You'd do better to post you question in the Maintenance sub-forum. That said, a clear close-up of the edge would be needed to see for certain what you are talking about. My guess from what you've posted so far would be a combination of coarse abrasives and excess pressure have left scratches that finer grits have not yet removed. I admit I'm spitballing here.

Welcome to the forum!
 
I agree. I assume you do not mean chips in the edge. As you move from coarser to finer, you will see less of those scratch marks on the edge. Each finer stone/sandpaper/rod, whatever polishes the blade more and more. Removing marks.

I’ll tell you something that took me years to learn. Your knife does not need to shave. If it’s sharp enough for your needs, you’re done!
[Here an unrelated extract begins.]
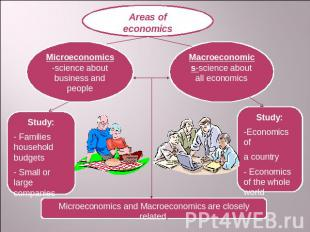 Areas of economics Microeconomics-science about business and people Study:- Fami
Don’t go down the rabbit hole. You don’t need a 200,000 grit edge. Maybe consider a strop. When you are satisfied with your edge, give it a couple swipes on a strop. Use the strop to maintain your edge as well. Few swipes a night if you use your knife daily. That will preserve your edge. Less sharpening the better. When you sharpen on a stone, you remove metal.
 
I agree. I assume you do not mean chips in the edge. As you move from coarser to finer, you will see less of those scratch marks on the edge. Each finer stone/sandpaper/rod, whatever polishes the blade more and more. Removing marks.
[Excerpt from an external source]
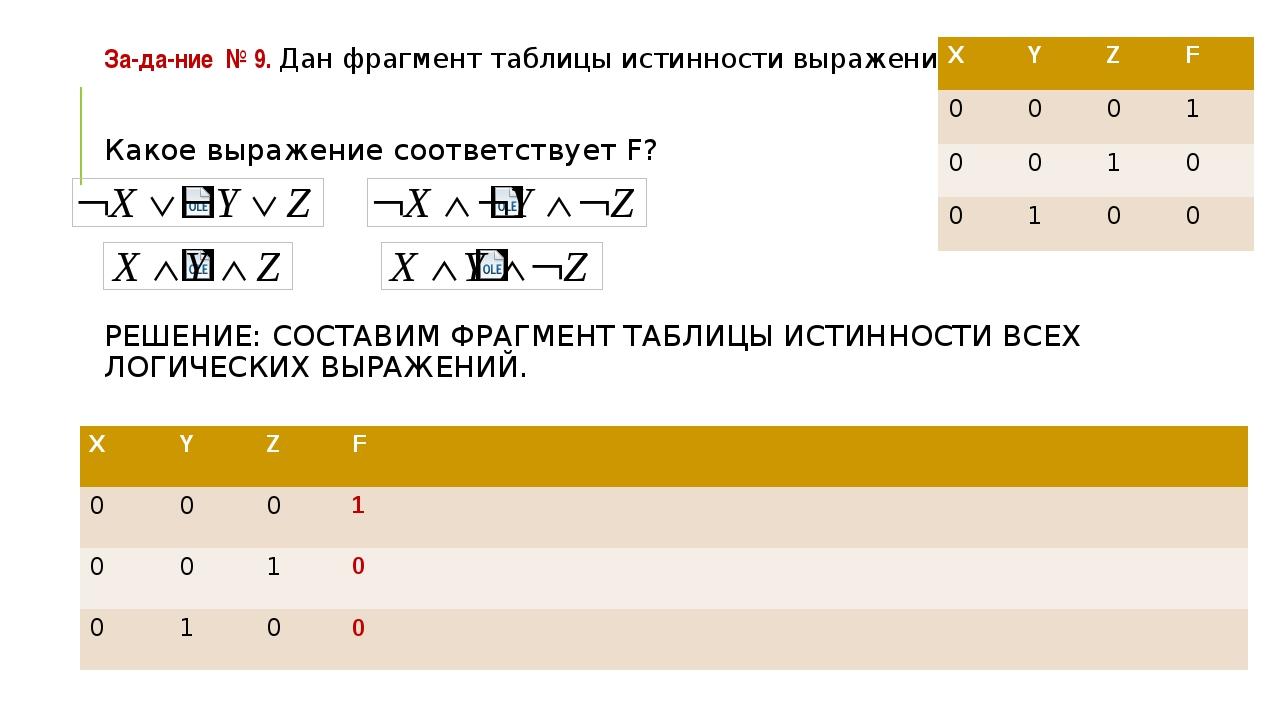 Задание №9. Дан фрагмент таблицы истинности выражения F: Какое выражение...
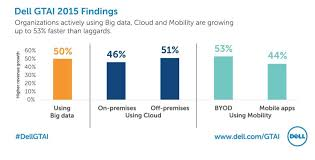 Cloud Mobility Security And Big Data The Big Four For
I’ll tell you something that took me years to learn. Your knife does not need to shave. If it’s sharp enough for your needs, you’re done! Don’t go down the rabbit hole. You don’t need a 200,000 grit edge. Maybe consider a strop. When you are satisfied with your edge, give it a couple swipes on a strop. Use the strop to maintain your edge as well. Few swipes a night if you use your knife daily. That will preserve your edge. Less sharpening the better. When you sharpen on a stone, you remove metal.
 
I agree. I assume you do not mean chips in the edge. As you move from coarser to finer, you will see less of those scratch marks on the edge. Each finer stone/sandpaper/rod, whatever polishes the blade more and more. Removing marks.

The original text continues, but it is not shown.